Privée d'agrément, ACECA bascule dans la faillite
Après la sauvegarde et le redressement, l'Africaine de conseil et courtage en assurance (ACECA) est désormais placée en liquidation judiciaire. En toile de fond, un agrément retiré, une situation financière dégradée et un dirigeant sous enquête pénale.
ACECA est officiellement en faillite. L'intermédiaire en assurance a fait l'objet d'un jugement de liquidation rendu par le tribunal de commerce de Casablanca.
La décision a été prononcée le 6 avril 2023. En cessation de paiement, ACECA était préalablement placée en redressement et, de fait, tablait sur un plan de continuation. Seulement voilà, le tribunal a constaté sa "situation irrémédiablement compromise", d'où la conversion du redressement en liquidation judiciaire.
Ce basculement emporte un changement partiel au niveau des organes de la procédure. Le tribunal a maintenu Mohammed Amine Jalbi comme juge-commissaire. En revanche, il a été décidé de nommer un nouveau syndic judiciaire, en la personne de Abdelkbir Safadi. Ce fonctionnaire du greffe vient se substituer à Abderrahman Amali, expert-comptable qui gérait jusque-là la procédure de redressement.
Créée dans les années 50 par la famille Aouzal, ACECA fut pendant des décennies l'un des principaux opérateurs du marché marocain du courtage en assurance. Décembre 2021, elle perd son agrément suite à une décision de l'Autorité de contrôle des assurances (ACAPS).
Motifs de cette sanction administrative : de graves manquements parmi lesquels le non-versement des primes encaissées pour le compte d'assureurs. Mais aussi le non-remboursement de sinistres au profit d'assurés. En arrière-plan, des cas de "présentation de titres sans provision". Ce dernier grief est à l'origine d'une procédure pénale visant le dirigeant de la société.

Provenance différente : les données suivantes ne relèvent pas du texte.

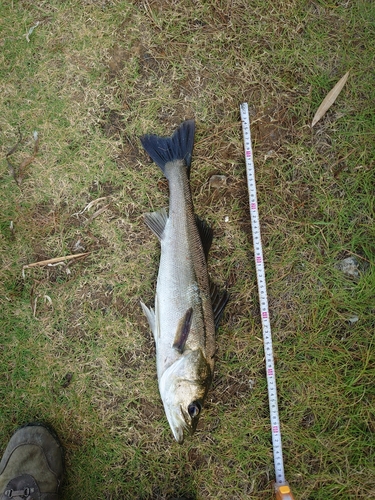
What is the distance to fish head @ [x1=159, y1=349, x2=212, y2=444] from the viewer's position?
2.69 metres

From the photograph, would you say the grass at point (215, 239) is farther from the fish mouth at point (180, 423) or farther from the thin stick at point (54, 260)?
the fish mouth at point (180, 423)

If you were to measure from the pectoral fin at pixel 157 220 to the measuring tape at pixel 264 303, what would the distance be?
0.75 meters

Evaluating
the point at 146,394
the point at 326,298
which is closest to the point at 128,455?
the point at 146,394

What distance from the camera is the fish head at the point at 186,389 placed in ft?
8.82

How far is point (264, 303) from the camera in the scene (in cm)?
316

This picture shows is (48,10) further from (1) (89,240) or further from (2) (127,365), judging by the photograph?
(2) (127,365)

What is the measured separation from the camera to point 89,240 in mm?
3303

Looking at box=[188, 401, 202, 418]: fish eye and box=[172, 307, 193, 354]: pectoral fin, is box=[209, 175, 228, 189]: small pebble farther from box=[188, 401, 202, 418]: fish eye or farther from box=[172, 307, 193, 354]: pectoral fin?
box=[188, 401, 202, 418]: fish eye

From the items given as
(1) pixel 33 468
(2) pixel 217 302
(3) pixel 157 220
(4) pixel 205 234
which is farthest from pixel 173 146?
(1) pixel 33 468

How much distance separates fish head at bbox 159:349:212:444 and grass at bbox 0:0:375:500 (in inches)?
18.3

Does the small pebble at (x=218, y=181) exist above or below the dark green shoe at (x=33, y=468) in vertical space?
above

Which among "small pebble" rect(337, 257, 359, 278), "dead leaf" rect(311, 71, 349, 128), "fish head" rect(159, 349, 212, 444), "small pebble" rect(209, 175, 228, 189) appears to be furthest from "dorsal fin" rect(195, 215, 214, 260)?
"dead leaf" rect(311, 71, 349, 128)

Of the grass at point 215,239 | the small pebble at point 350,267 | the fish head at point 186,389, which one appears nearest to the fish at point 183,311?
the fish head at point 186,389

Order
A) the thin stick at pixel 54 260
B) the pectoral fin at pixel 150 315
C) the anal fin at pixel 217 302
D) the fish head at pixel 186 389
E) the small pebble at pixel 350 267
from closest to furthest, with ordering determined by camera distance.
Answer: the fish head at pixel 186 389
the anal fin at pixel 217 302
the pectoral fin at pixel 150 315
the small pebble at pixel 350 267
the thin stick at pixel 54 260
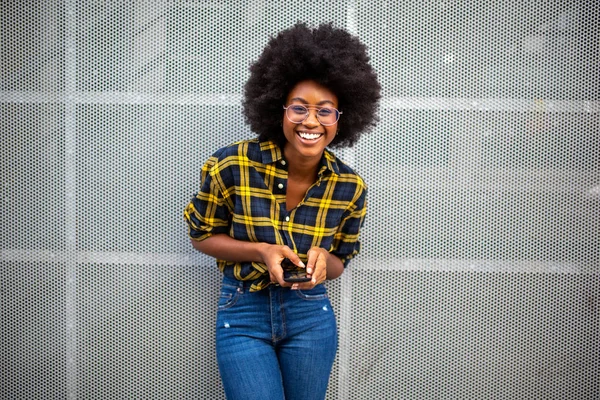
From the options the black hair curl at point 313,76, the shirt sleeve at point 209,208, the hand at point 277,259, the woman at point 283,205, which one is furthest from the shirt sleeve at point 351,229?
the shirt sleeve at point 209,208

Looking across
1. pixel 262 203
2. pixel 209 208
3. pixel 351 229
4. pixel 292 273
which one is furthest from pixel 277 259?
pixel 351 229

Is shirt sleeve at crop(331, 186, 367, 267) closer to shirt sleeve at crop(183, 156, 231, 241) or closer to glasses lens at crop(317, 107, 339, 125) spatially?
glasses lens at crop(317, 107, 339, 125)

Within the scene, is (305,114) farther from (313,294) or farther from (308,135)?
(313,294)

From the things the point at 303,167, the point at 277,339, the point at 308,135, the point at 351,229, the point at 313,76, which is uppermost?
the point at 313,76

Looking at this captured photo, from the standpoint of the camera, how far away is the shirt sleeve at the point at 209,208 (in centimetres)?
185

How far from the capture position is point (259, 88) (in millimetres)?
1951

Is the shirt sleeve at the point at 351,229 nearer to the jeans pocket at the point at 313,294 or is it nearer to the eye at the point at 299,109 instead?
the jeans pocket at the point at 313,294

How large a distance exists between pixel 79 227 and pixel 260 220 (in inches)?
46.0

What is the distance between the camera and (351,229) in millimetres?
2064

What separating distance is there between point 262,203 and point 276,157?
0.59ft

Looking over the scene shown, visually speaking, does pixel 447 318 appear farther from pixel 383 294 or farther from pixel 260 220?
pixel 260 220

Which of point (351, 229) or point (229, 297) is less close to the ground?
point (351, 229)

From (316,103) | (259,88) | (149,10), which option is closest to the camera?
(316,103)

Fin de récréation pour ACECA
Pour ACECA, ce jugement de liquidation signe la fin d'un long sursis concédé par la Justice. L'entreprise avait d'abord bénéficié d'une sauvegarde judiciaire (novembre 2021), convertie plus tard en redressement (Juillet 2022).
La deuxième procédure avait été accordée malgré la contestation des créanciers, et à rebours même du syndic alors en charge. Tous avaient plaidé pour la liquidation, estimant que le retrait d'agrément privait ACECA de toute activité, et donc de tout revenu.
Face à ces arguments, le dirigeant avait un temps réussi à repousser l'irrémédiable en invoquant des "négociations" avec l'ACAPS, en vue de l'annulation de la sanction. Des prétentions validées par le tribunal ayant considéré "sérieuses" ces tractations avec le régulateur.
La liquidation est-elle aujourd'hui le résultat de l'échec des négociations avec l'ACAPS ? Nous n'avons pas encore consulté les attendus du jugement. Une chose est sûre, la perte d'agrément est venue amplifier des difficultés déjà considérables pour l'entreprise, notamment au niveau financier. A fin avril 2022, la liste des créances déclarées s'établissait à 236 millions de dirhams, dont 59 MDH émanant de créanciers privilégiés (DGI, CNSS, AWB, BCP etc.).
Par ailleurs, ACECA est en conflit avec de nombreux salariés, certains ayant obtenu des jugements d’indemnisation pour licenciement abusif. Jusqu’en 2020, l’entreprise employait 112 salariés. Beaucoup n’ont pas perçu leurs salaires depuis août 2021. Le montant de ces impayés s’élève à 2,5 MDH, dont près de 600.000 DH réclamés par le directeur général de la société.